The problem evidenced by the story is confusion as to who is the applicant and who has to verify that the volunteer or staff member is not a disqualified person. The employer is the applicant, they do not commit an offence if they make an application and it turns out that the employee or volunteer is a disqualified person. They cannot know that; that is why there is this process. The employee or volunteer is not the applicant but they have to declare that they are not a disqualified person and indeed they should know their own criminal history and do commit an offence if they declare that they are not disqualified when indeed they are.

The news story is sufficiently ambiguous that it is not clear whether police are having these discussions with applicants or volunteers/employees. They are not the same person.

POSTSCRIPT

After writing the post I received an email from the Rural Fire Brigades Association Queensland Inc. where they added ‘We also had a meeting with the Commissioner and Deputy Commissioner … where we were informed that signing on behalf of the organisation without issuing a warning is an offence.’
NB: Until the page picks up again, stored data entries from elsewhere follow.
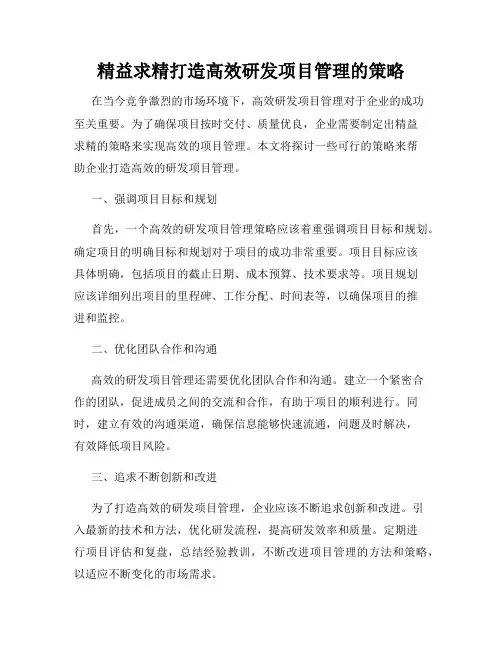 精益求精打造高效研发项目管理的策略

在当今竞争激烈的市场环境下，高效研发项目管理对于企业的成功至关重要。为了确保项目按时交付、质量优良，企业需要制定出精益求精的策略来实现高效的项目管理。本文将探讨一些可行的策略来帮助企业打造高效的研发项目管理。

一、强调项目目标和规划

首先，一个高效的研发项目管理策略应该着重强调项目目标和规划。确定项目的明确目标和规划对于项目的成功非常重要。项目目标应该具体明确，包括项目的截止日期、成本预算、技术要求等。项目规划应该详细列出项目的里程碑、工作分配、时间表等，以确保项目的推进和监控。

二、优化团队合作和沟通

高效的研发项目管理还需要优化团队合作和沟通。建立一个紧密合作的团队，促进成员之间的交流和合作，有助于项目的顺利进行。同时，建立有效的沟通渠道，确保信息能够快速流通，问题及时解决，有效降低项目风险。

三、追求不断创新和改进

为了打造高效的研发项目管理，企业应该不断追求创新和改进。引入最新的技术和方法，优化研发流程，提高研发效率和质量。定期进行项目评估和复盘，总结经验教训，不断改进项目管理的方法和策略，以适应不断变化的市场需求。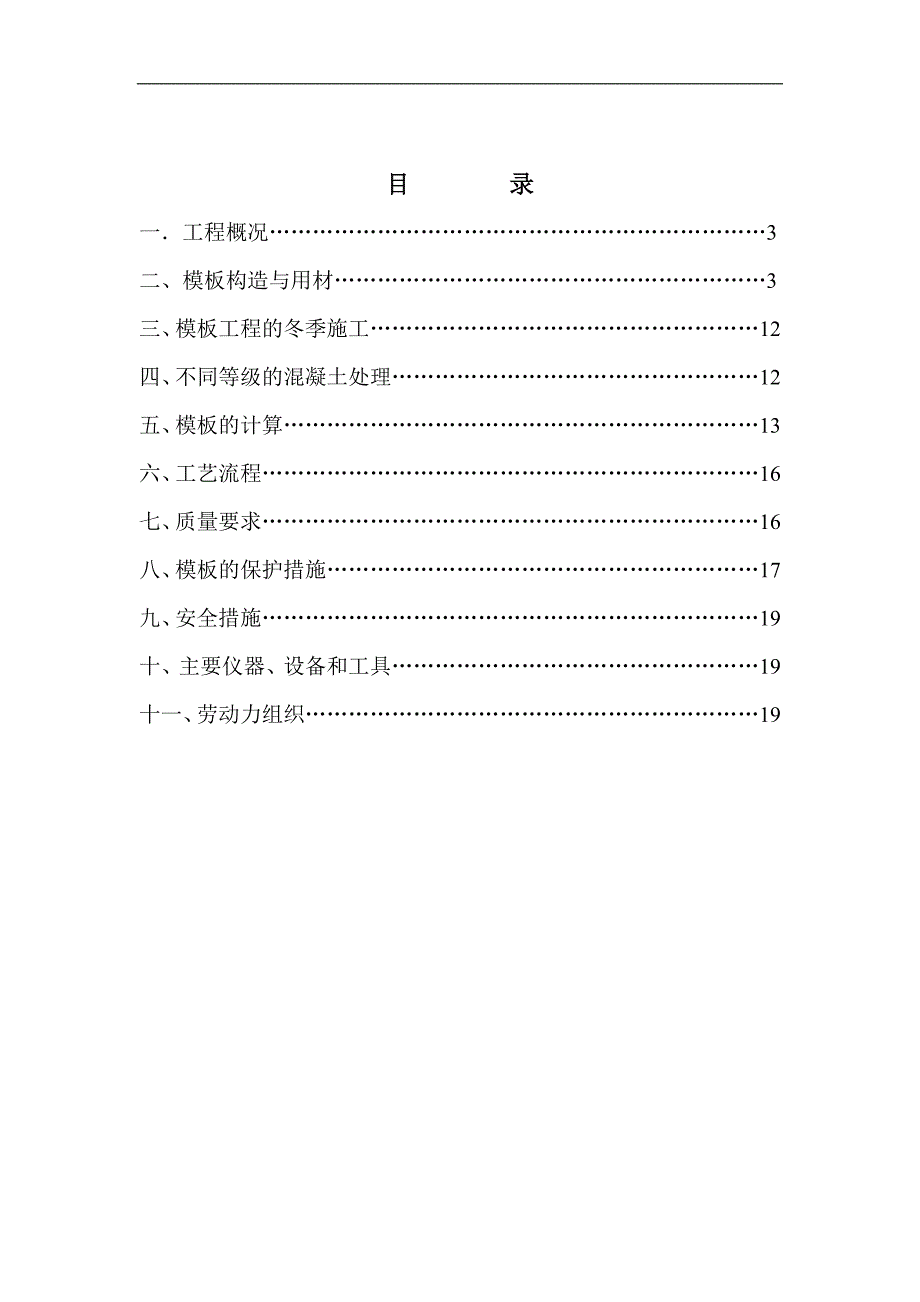 目　　录

一．工程概况……………………………………………………………3

二、模板构造与用材……………………………………………………3

三、模板工程的冬季施工………………………………………………12

四、不同等级的混凝土处理……………………………………………12

五、模板的计算…………………………………………………………13

六、工艺流程……………………………………………………………16

七、质量要求……………………………………………………………16

八、模板的保护措施……………………………………………………17

九、安全措施……………………………………………………………19

十、主要仪器、设备和工具……………………………………………19

十一、劳动力组织………………………………………………………19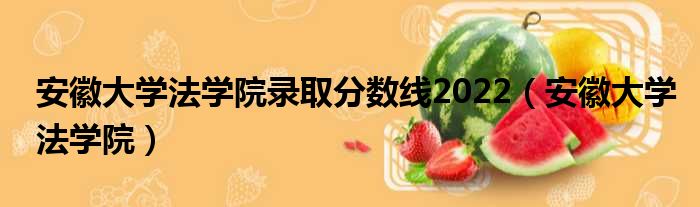 安徽大学法学院录取分数线2022（安徽大学法学院）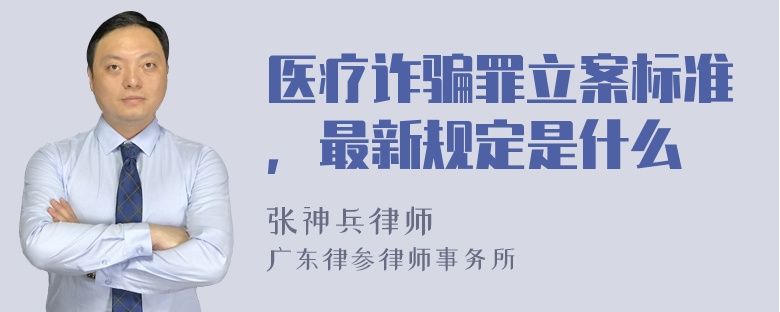 医疗诈骗罪立案标准，最新规定是什么

张神兵律师
广东律参律师事务所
That is indeed true. The penalty for not giving the warning required by s 199(3) is a maximum fine of 10 penalty units.  A penalty unit is currently $133.45 so the maximum fine is $1334.50.

I did not get, from the ABC story, that the issue was first officers not giving the required warning. The news story implied that the issue was that applicants were submitting applications where the employee/volunteer was disqualified.  But if the issue is First Officers not giving the warning and then signing a form to say they have – that’s not really an issue at all.

The application form, as noted above, must have a declaration by the applicant (the First Officer) that the relevant warning was given to the employee/volunteer.  Everyone should understand that if they are signing a form saying they did something, then they should indeed have done that thing, ie issue the warning. Say what you mean and mean what you say – don’t sign a form saying you have done something if you have not.